Icing sugar, to serve 

  1. Pre-heat oven to 200°C. 
  2. For the Pate-a-Choux, combine water, milk and butter in a medium saucepan over a medium heat. 
  3. When butter has fully melted, remove from heat and add flour all at once, stirring vigorously until full combined. 
  4. Return saucepan to medium heat and mix until the dough comes away from the edges and forms a ball, around 2 minutes. 
  5. Transfer dough to the bowl of a stand mixer, fitted with a paddle attachment. Mix on low speed for 2 minutes or until the dough is no longer hot. 
  6. Increase stand mixer speed to medium and add eggs one by one, waiting for the dough to recombine before adding the next. 
  7. Transfer the dough to a piping bag fitted with a ½ inch round tip and place in fridge for 5 minutes. 
  8. Line 2 large baking trays with baking paper, dot a small amount of dough in each corner of the baking paper to adhere the paper to the trays. 
  9. Holding the pastry bag vertically over the baking paper, pipe at least 4 wreaths of dough 15cm in diameter. 
  10. Transfer to the oven and bake for 15 minutes, then reduce oven temperature to 180°C and bake for a further 15 minutes. Do not open the oven door at any point. 
  11. Once cooked, turn off oven and allow to cool for 10 minutes inside the warm oven. Then transfer to a wire rack and allow to cool for another 10 minutes. Set aside to serve. 
  12. For the Coffee Mousseline, combine 200ml of milk and coffee beans in a large saucepan over medium heat. Bring to a slight simmer then remove from heat. 
  13. Meanwhile, whisk together sugar, cornflour and egg yolks together in a bowl until pale. 
  14. Strain the coffee infused milk into a jug, discard coffee beans. Add a third of the milk into the egg yolk mixture, whisking constantly while adding. Whisk for 20 seconds. Add the remaining milk, whisking constantly.  
  15. Return the mixture to the same saucepan.

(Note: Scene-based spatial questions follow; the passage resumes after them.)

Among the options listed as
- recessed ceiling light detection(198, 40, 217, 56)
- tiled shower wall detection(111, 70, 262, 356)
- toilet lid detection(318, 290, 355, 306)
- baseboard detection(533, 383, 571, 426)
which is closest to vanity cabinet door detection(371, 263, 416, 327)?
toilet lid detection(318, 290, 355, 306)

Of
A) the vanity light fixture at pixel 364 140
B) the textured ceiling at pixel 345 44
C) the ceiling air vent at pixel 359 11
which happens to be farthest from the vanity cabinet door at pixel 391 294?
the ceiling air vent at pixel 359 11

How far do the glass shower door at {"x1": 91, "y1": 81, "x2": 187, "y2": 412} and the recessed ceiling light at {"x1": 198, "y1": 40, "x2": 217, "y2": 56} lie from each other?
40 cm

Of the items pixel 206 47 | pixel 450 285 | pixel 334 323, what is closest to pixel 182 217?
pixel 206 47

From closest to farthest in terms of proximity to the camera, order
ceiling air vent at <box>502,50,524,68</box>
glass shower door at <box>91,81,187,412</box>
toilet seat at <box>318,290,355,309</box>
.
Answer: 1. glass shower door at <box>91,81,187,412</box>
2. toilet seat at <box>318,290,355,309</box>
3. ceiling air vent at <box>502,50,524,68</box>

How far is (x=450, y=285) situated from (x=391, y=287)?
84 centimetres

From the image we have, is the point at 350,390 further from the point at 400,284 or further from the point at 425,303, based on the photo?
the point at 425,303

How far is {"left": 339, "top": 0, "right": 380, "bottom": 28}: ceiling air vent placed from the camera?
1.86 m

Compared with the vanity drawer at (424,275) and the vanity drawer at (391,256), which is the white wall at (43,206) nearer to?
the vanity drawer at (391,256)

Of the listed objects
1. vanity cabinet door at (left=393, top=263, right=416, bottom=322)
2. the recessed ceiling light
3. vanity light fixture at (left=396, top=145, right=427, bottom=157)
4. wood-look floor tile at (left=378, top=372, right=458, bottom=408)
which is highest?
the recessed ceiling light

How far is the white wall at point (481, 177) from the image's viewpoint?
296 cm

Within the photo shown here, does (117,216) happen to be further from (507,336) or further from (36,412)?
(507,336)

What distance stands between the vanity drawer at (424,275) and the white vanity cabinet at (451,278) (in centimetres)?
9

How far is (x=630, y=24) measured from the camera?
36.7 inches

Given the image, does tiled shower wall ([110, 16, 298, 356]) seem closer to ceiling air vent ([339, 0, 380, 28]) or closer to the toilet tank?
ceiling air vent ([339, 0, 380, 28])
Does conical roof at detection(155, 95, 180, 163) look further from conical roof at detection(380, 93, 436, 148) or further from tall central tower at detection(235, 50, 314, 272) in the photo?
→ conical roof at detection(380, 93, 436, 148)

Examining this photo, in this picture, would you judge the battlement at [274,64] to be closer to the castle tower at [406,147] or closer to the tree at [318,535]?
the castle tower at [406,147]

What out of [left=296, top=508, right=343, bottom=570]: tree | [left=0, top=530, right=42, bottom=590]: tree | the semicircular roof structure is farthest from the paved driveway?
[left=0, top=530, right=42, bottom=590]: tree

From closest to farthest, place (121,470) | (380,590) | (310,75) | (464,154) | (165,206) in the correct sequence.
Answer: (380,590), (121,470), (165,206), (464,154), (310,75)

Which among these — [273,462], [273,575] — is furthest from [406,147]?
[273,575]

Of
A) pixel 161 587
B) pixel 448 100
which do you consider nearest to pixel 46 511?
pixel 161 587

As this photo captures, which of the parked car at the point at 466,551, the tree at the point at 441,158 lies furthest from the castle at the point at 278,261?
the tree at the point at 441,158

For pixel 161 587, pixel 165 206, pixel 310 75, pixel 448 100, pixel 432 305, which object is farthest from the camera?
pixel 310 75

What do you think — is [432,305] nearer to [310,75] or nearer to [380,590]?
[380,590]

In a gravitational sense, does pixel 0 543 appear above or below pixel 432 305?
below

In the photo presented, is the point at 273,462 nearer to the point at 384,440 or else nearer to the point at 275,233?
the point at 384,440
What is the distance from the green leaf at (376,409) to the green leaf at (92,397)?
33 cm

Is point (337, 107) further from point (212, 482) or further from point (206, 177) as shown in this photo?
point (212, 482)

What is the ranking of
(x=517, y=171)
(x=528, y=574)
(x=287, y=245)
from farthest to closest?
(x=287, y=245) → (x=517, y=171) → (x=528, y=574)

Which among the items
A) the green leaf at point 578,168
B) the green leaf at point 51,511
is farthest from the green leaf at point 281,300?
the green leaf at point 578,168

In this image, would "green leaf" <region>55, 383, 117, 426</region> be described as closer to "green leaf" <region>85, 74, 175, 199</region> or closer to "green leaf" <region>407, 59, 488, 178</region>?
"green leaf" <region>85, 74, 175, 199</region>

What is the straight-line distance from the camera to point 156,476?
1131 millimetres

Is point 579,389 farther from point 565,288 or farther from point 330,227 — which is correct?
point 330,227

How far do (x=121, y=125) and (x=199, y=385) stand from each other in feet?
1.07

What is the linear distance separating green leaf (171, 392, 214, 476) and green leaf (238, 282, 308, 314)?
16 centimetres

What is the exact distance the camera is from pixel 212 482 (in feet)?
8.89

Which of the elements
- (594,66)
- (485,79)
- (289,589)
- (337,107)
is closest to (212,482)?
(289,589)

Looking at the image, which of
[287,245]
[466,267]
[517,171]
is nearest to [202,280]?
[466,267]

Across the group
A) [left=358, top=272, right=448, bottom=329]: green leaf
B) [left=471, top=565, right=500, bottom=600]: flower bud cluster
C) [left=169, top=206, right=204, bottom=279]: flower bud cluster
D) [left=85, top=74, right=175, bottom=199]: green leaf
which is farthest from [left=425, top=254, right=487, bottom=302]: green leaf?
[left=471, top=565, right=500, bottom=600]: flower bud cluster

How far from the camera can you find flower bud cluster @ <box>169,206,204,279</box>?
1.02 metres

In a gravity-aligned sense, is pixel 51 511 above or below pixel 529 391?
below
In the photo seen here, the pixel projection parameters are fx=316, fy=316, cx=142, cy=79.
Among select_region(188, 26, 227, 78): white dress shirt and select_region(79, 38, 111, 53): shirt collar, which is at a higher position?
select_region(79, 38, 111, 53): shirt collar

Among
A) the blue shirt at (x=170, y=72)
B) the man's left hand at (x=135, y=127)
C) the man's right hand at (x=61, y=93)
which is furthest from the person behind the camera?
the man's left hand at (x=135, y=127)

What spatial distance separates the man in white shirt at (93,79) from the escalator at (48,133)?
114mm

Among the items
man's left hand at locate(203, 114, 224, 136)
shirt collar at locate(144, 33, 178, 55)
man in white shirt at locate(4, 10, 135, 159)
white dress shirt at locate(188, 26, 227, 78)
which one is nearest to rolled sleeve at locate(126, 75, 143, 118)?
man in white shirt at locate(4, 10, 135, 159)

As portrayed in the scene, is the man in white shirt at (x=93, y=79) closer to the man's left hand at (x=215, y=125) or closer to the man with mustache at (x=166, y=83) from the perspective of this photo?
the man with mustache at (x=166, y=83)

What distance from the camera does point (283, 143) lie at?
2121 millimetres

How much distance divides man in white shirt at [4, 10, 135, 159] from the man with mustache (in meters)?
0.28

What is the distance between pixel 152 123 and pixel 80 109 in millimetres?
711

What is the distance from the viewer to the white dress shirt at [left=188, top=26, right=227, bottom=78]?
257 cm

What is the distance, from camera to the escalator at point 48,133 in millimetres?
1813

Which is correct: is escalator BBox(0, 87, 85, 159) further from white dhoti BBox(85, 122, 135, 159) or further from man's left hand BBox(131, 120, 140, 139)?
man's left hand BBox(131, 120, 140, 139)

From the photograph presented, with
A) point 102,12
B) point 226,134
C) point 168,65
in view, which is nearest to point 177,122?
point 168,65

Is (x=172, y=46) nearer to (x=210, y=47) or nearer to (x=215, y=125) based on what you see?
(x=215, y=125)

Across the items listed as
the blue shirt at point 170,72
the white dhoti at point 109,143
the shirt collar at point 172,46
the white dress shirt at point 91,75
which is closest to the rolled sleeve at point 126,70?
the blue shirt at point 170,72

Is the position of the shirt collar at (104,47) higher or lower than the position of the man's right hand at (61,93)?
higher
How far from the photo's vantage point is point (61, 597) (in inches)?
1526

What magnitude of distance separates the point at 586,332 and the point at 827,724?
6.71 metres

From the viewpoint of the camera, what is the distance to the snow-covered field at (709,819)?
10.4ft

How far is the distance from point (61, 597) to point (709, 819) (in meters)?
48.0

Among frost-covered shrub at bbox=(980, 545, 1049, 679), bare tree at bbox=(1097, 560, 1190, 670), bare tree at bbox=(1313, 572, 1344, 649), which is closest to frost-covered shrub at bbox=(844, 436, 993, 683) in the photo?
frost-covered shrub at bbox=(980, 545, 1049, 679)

Cook over medium heat, whisking constantly until pastry cream begins to thicken, about 5 minutes.  
  16. Once thick, place on a large baking tray and press a layer of cling wrap over the top to prevent a skin forming and place in the fridge for 15 minutes or until cool.  
  17. Meanwhile, add butter to a mixing bowl and using a hand mixer, whip until pale and fluffy, about 2 minutes. 
  18. Remove coffee cream from fridge and stir to loosen. Add a third of the mixture to the whipped butter. Beat with a hand mixer on medium speed for 10 seconds. Add remaining coffee cream and beat for 30 seconds. 
  19. Combine remaining 90ml milk with coffee grounds in a small saucepan over medium heat. Once hot, turn off heat and allow grounds to infuse for 5 minutes. 
  20. Strain milk through a cheesecloth into a shallow container and transfer to the freezer to cool for 5 minutes. Once cool, add milk to coffee mousseline and beat on medium speed to incorporate. 
  21. Transfer mousseline to a piping bag fitted with a ½ inch star tip and set aside in fridge for plating. 
  22. To make the Peanut Praline Paste, add peanuts to a fry pan and lightly roast for 5 minutes over high heat, stirring occasionally. 
  23. Add sugar to a saucepan over high heat and allow caramel to form. Move the saucepan in a circular motion to fully combine sugar. 
  24. When all sugar crystals have dissolved and the caramel is a deep amber colour, add peanuts to the saucepan and combine with wooden spoon.  
  25. Spread the caramel coated peanuts over a baking tray lined with a silicon mat. Transfer to the freezer to cool for 10 minutes. 
  26. Once cool and solid, break into shards and add to a food processor. Blend for 10 minutes on high or until a thin paste is achieved. If the praline is not turning to liquid, add vegetable oil 1-2 tablespoon at a time, blending for 2 minutes after each. 
  27. Transfer praline paste to a piping bag fitted with a ¼ -inch round tip and set aside at room temperature fridge for plating. 
  28. To serve, carefully slice the pate-a-choux in half horizontally. Set the top aside. 
  29. Pipe the praline paste around the choux twice. Over the praline paste, pipe a generous amount of coffee mousseline around the choux once. 
  30. Return the top of the choux and dust with icing sugar to finish.